Abstract 13- 1045-1100
Category: Basic Science
At the end of the session,
participants will be able to:
- Describe the clinical and pathological features of nodding syndrome
- Discuss the involvement of Onchocerca volvulus in the cause and pathogenesis of nodding syndrome
- Contrast the signature cortical laminar distribution of nodding syndrome and primary tau proteinopathies
None to disclose.
My name is Kenneth Kodja, and I’m currently a graduate student pursuing an MSc in Laboratory Medicine and Pathobiology at the University of Toronto. Prior to graduate school, I completed an Honours Specialization in Neuroscience at the University of Toronto. My undergraduate program exposed me to various scientific fields and industries, but I was drawn to Laboratory Medicine and Pathobiology. My primary research interest regards investigating the cause and pathogenesis of Nodding syndrome.
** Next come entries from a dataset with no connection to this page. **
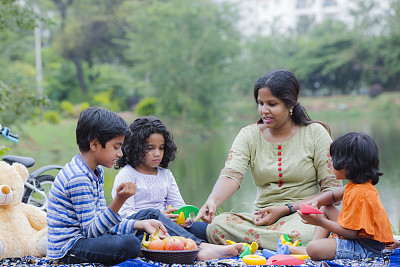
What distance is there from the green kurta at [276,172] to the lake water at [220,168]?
4.41 ft

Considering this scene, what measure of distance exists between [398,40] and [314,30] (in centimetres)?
663

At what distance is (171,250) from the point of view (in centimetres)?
204

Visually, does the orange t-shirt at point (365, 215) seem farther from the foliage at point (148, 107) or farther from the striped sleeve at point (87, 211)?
the foliage at point (148, 107)

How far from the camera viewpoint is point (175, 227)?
2.31 metres

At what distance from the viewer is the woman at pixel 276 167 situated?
95.9 inches

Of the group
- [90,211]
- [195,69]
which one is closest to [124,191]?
[90,211]

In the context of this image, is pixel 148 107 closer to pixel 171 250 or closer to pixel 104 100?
pixel 104 100

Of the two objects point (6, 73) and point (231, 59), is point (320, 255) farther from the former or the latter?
point (231, 59)

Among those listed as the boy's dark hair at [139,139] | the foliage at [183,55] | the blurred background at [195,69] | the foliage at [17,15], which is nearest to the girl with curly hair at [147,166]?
the boy's dark hair at [139,139]

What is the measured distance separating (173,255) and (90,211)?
15.7 inches

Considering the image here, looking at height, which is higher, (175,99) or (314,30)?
(314,30)

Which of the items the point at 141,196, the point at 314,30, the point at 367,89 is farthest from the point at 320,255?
the point at 314,30

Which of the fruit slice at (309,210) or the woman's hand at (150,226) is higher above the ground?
the fruit slice at (309,210)

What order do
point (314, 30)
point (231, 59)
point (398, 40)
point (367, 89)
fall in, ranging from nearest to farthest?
point (231, 59), point (398, 40), point (367, 89), point (314, 30)
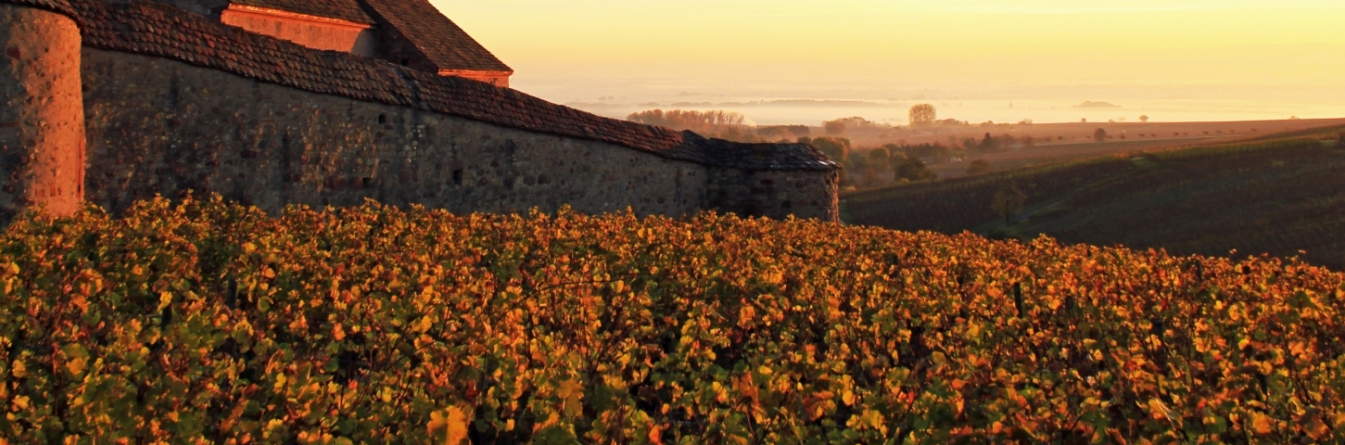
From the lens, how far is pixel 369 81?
47.4 feet

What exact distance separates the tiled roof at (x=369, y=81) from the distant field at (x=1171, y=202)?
19.5 m

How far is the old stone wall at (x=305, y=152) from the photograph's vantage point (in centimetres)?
1224

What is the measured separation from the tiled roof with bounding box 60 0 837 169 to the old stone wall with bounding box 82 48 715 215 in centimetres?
15

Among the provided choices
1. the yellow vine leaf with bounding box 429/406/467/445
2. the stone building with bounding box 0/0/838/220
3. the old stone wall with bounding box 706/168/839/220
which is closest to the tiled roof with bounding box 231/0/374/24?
the stone building with bounding box 0/0/838/220

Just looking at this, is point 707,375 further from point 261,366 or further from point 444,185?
point 444,185

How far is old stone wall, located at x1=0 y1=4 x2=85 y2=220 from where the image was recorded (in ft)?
34.1

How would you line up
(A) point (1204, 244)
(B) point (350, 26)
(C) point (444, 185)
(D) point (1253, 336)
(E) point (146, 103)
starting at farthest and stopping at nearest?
(A) point (1204, 244) → (B) point (350, 26) → (C) point (444, 185) → (E) point (146, 103) → (D) point (1253, 336)

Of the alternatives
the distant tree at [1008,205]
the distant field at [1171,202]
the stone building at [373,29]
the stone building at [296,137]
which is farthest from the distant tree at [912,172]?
the stone building at [296,137]

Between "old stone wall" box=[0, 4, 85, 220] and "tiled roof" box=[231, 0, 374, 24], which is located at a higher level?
"tiled roof" box=[231, 0, 374, 24]

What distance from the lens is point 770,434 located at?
455 cm

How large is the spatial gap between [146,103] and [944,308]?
354 inches

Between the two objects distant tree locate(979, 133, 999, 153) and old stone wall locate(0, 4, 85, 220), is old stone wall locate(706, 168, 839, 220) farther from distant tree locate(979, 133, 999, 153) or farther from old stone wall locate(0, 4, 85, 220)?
distant tree locate(979, 133, 999, 153)

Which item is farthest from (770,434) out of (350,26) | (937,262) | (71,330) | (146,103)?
(350,26)

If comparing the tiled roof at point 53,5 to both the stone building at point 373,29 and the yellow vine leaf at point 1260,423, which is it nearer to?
the stone building at point 373,29
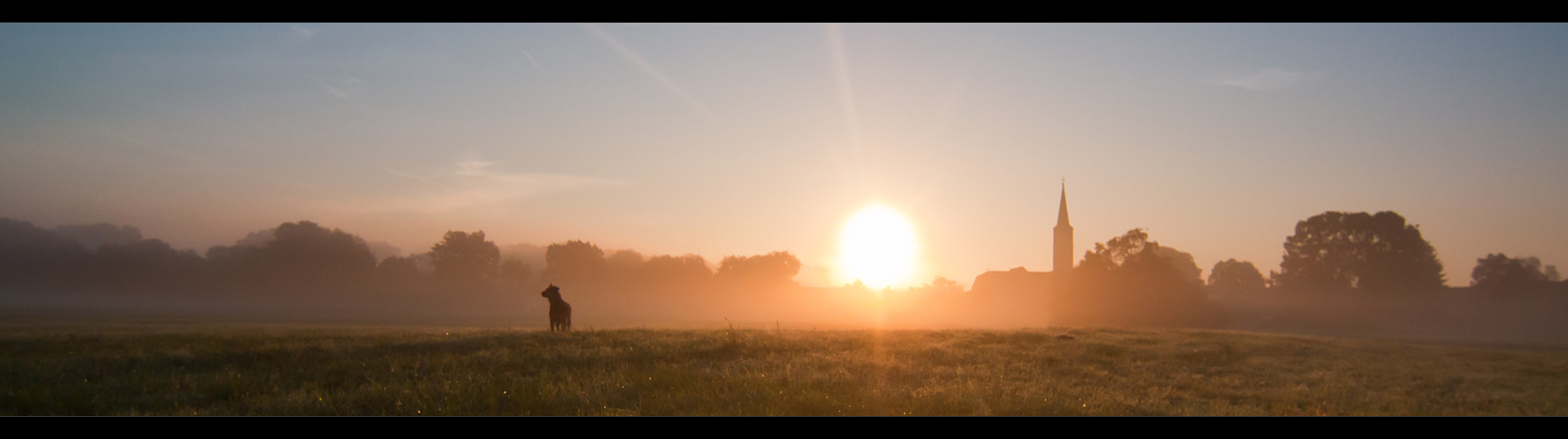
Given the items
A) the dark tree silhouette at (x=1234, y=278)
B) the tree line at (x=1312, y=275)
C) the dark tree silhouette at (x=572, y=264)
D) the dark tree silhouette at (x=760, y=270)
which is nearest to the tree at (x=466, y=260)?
the dark tree silhouette at (x=572, y=264)

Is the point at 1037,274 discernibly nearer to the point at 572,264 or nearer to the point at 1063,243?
the point at 1063,243

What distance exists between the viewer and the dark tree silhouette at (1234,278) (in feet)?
274

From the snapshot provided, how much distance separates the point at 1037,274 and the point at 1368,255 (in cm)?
5250

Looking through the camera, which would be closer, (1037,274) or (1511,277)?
(1511,277)

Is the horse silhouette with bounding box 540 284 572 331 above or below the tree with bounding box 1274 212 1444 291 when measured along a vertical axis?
below

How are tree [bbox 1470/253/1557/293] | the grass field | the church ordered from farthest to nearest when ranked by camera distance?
1. the church
2. tree [bbox 1470/253/1557/293]
3. the grass field

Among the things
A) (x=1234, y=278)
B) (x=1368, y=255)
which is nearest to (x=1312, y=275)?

Kenneth G. Kodja 1, 2, 3, Sylvester Onzivua 4, David Clutterbuck 2, David L. Kitara 5, Amanda Fong 2, Michael S. Pollanen 1, 2, 3
1 Department of Pathobiology and Laboratory Medicine, University of Toronto, Toronto, Ontario, Canada
2 Ontario Forensic Pathology Service, Toronto, Ontario, Canada
3 Tanz Centre for Research in Neurodegenerative Diseases, University of Toronto, Toronto, Ontario, Canada
4 Department of Pathology, College of Health Sciences, Makerere University, Kampala, Uganda
5 Department of Surgery, Gulu University, Gulu, Uganda.
Pathologists, Residents, Medical Students
Nodding syndrome: characterizing the newest tau proteinopathy in Africa
Nodding syndrome (NS) is an acquired tau proteinopathy plaguing the remote rural communities in Eastern sub-Saharan Africa. It has been proposed that infection with the nematode parasite Onchocerca volvulus triggers an autoimmune attack against the human protein leiomodin-1. This theory is dependent on the constitutive neuronal expression of leiomodin-1. We tested this hypothesis by exploring the histologic distribution of this protein in the normal human brain. Subsequent immunostaining of cerebellar tissue and C. elegans (a proxy for Onchocerca volvulus) using an antibody recognizing the N-terminus of leiomodin-1 was conducted. Our study failed to identify the presence of leiomodin-1 immunoreactivity in neurons or glia. Our results also suggest the possibility of leiomodin-1 antibody cross-reactivity between human Purkinje cell membranes and the body wall of C. elegans; a finding explained by the homology between leiomodin-1 and tropomodulin. This outcome does not support the hypothesis of autoimmunity involving Onchocerca volvulus and leiomodin-1. We also investigate the signature laminar distribution of cortical tau pathology in NS. Through morphometric analysis, our current study, in agreement with the literature, suggests that primary tauopathies (the likes of progressive supranuclear palsy, corticobasal degeneration, Pick’s disease and globular glial tauopathy) are associated with severe lower layer (IV-VI) pathologic burden, independent of clinical symptomology. Interestingly, we found predominant involvement of the upper layers (I-III) in NS; a laminar profile similar to the amyotrophic lateral sclerosis and parkinsonism-dementia complex of Guam. The present study lays the foundation for future work investigating potentially unique mechanisms of propagation and neurodegeneration in NS.